French President Macron visits German Chancellor Scholz and makes several shocking utterances, one being that Ukraine should be allowed to strike inside Russian territory with Western-supplied weapons. Canada publicly gives Ukraine permission to do so with Canadian weapons. Meanwhile, US Secretary of State Blinken finally seems to concede the same point, saying that Ukraine may ‘adapt and adjust’ its use of the weapons it gets i.e. striking targets inside Russia if needs be. As Russian forces have increasingly launched ordinance from inside Russia’s own declared borders, the West has belatedly reacted with such resolutions. The question is why did it take so long and what was the concern in the first place.
Most commentators explain it as follows — although the West didn’t want Ukraine to lose, it also didn’t want Russia to lose. If that sounds like a mystifying and contradictory principle, it translated into a concrete outcome on the ground: de facto Russian occupation and retention of a clear swath of Ukrainian territory in the east and south.
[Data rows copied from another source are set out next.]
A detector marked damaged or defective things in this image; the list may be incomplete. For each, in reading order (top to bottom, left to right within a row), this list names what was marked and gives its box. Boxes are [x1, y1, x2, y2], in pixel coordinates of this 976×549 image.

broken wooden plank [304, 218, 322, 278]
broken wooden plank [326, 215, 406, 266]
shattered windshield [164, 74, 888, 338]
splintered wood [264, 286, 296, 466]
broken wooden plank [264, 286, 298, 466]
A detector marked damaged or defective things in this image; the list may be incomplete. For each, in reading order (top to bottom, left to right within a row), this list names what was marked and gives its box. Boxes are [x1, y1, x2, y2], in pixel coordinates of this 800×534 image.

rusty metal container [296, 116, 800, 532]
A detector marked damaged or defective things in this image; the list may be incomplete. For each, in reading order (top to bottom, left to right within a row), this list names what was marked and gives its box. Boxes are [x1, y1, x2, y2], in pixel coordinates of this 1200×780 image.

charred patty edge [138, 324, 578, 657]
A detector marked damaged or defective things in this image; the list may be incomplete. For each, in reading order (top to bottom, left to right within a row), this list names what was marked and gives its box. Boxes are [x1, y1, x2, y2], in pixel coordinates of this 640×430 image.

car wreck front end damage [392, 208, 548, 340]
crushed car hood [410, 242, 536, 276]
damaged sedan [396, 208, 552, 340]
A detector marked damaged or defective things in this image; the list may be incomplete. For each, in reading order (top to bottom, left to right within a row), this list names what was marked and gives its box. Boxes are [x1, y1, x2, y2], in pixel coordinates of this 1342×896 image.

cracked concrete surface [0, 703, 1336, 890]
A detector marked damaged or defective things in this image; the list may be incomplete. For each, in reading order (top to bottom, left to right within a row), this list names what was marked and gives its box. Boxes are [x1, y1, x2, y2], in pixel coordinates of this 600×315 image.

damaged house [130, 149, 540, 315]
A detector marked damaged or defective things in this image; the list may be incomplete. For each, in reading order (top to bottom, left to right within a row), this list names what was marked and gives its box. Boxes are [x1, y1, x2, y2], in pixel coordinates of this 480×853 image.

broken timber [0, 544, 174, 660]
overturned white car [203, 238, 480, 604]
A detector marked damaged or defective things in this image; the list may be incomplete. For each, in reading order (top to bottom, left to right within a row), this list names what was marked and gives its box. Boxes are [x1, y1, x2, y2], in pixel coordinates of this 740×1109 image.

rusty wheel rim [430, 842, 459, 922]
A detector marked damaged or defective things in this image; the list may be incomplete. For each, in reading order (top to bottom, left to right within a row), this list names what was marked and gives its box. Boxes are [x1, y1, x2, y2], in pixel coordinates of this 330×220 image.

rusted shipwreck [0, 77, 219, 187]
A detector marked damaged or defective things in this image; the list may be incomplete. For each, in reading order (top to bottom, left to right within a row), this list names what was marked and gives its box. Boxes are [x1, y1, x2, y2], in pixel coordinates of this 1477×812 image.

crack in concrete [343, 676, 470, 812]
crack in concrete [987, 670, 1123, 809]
Trouble is, Moscow didn’t accept the tacit offering. Instead Putin powered forward and began bombing deep inside Ukraine, attacking civilian centers in cities and ultimately making moves on Karkhiv. As a result, after two years of war, the West’s position has begun to shift, first with Eastern European and Baltic states followed now, it seems, by Canada, France, even Germany and possibly the US.
What were they afraid of in the first place, this notion of Russia ‘losing’. So what if Russia lost — what fear-filled scenario haunted top Western leaders, like Biden, so much that they sacrificed thousands of Ukrainian lives, civilians and military, to avoid the outcome of Russia losing? Again, most commentators intuited that scenario as fear of Russia disintegrating, fracturing into regions — intuited because none of the foot-dragging Western leaders actually articulated their fear openly.